→ **Document passage**:
★ ★ ★

If a risk of exposure continues, single booster doses are given, or—preferably—serum is tested at regular intervals for neutralizing antibody detection, dependent upon relative risk of exposure, and booster doses are given only when indicated.
i) Prevention of rabies after animal bites (“post-exposure prophylaxis” or PEP) consists of the following:
i) First aid: Clean and flush the wound immediately with soap or detergent and water (or water alone), then apply either 70% ethanol, tincture of aqueous solution of iodine or povidone iodine, or Dakins solution (household bleach: 3 tablespoons of bleach plus ½ teaspoon baking soda in 1 liter of boiled water). The wound should not be sutured unless unavoidable. Sutures, if required, should be placed after local infiltration of antiserum; they should be loose, and should not interfere with free bleeding and drainage.
ii) Specific treatment (serum and vaccine): Specific passive prophylaxis in humans is provided by administration of human (HRIG) or equine (ERIG) rabies immune globulin at the site of the bite as soon as possible after exposure, to neutralize the virus; and is followed by vaccine at a different site to elicit active immunity. Animal studies suggest that human disease caused by the Australian bat lyssavirus may be prevented by rabies vaccine and RIG, and such PEP is recommended for persons bitten or scratched by any bat in Australia. Although PEP may not always be effective for the prevention of bat lyssaviruses throughout the world, it should always be performed.
Passive immunization: HRIG should be used in a single dose of 20 IU/kg, and ERIG in a single dose of 40 IU/kg. All or as much as possible of this should be infiltrated into and around the bite wound; the remainder, if any, should be given IM. Where serum of animal origin (ERIG) is used, an intradermal or subcutaneous test dose has been used preceding administration to detect potential allergic sensitivity, but the utility of this testing for predictive risk has been questionable.
WHO-approved cell-culture vaccines should be applied according to the WHO and USA-CDC approved “Essen Regimen,” in 5 IM doses of 0.5 or 1.0 ml on days 0, 3, 7, 14 and 28 (see manufacturer's instructions), in the deltoid region or lateral thigh muscles. This is to start as soon as possible after exposure. In Europe, Asia, Africa, South and Central America, a second WHO-approved regimen is widely used and found to be safe and effective; this is referred to as the “2-1-1” or “Zagreb” Regimen, and consists of two full intramuscular doses at two sites on day 0, and one injection each on days 7 and 21. It saves one vaccine dose and one clinic visit.

★ ★ ★

→ **Dataset section**:
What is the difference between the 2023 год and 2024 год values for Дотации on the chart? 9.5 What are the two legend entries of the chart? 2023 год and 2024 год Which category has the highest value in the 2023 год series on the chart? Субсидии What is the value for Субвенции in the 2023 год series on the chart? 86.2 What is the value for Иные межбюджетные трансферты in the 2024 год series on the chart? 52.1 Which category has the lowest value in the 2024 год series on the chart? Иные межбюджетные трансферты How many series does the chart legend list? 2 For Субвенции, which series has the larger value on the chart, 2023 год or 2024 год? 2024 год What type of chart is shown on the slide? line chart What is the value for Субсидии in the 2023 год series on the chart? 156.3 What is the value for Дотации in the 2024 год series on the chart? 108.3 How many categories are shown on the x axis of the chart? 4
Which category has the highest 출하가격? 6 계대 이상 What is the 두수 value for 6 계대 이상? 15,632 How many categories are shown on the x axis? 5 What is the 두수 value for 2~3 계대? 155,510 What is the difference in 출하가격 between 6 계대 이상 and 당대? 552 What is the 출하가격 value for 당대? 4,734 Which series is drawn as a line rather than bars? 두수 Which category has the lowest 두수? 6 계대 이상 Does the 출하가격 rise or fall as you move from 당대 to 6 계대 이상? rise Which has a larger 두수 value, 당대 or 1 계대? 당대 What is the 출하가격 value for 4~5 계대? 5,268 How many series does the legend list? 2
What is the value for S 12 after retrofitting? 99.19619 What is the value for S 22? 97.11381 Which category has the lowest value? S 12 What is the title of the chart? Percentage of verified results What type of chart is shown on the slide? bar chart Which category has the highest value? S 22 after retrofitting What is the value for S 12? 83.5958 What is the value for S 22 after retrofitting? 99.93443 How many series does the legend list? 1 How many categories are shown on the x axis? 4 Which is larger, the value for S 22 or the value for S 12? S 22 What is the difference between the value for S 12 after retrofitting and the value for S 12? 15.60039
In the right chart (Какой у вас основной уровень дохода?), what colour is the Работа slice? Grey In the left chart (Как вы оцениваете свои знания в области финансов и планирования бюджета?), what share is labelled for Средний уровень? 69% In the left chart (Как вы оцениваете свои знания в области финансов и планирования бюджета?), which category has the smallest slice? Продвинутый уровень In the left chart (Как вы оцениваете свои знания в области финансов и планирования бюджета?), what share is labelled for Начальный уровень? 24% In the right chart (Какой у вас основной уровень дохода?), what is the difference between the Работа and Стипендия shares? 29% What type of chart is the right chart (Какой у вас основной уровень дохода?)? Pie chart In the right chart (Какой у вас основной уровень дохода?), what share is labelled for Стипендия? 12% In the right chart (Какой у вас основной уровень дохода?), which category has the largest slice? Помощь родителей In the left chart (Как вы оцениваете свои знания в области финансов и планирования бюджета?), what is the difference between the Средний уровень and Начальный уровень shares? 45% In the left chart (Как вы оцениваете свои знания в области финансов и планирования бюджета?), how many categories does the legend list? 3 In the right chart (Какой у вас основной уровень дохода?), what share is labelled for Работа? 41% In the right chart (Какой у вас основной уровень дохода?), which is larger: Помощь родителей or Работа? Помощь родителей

★ ★ ★

→ **Exercises**:
1. In the rabies prevention passage, write out the part that opens with the words containing "Passive immunization: HRIG" and closes with "has been questionable.".
2. Write what comes next in the rabies prevention passage, continuing after its final sentence.

→ **Response list**:
1.
Passive immunization: HRIG should be used in a single dose of 20 IU/kg, and ERIG in a single dose of 40 IU/kg. All or as much as possible of this should be infiltrated into and around the bite wound; the remainder, if any, should be given IM. Where serum of animal origin (ERIG) is used, an intradermal or subcutaneous test dose has been used preceding administration to detect potential allergic sensitivity, but the utility of this testing for predictive risk has been questionable.

2.
Reduced-dose, WHO-approved, multi-site intradermal post-exposure schedules have been approved by local authorities in several rabies-endemic countries of Asia and Africa where the cost of vaccine is a significant deterrent to proper post-exposure prophylaxis. WHO recommends 2 ID multi-site regimens with cell-culture vaccines known to be safe and immunogenic: i) the 2-site Thai Red Cross regimen (2-2-2-2); and ii) the 8-site Oxford regimen (8-0-4-0-1-1). If properly applied using potent modern vaccines, these schedules result in an antibody response equivalent to that seen with the two WHO-approved intramuscular regimens.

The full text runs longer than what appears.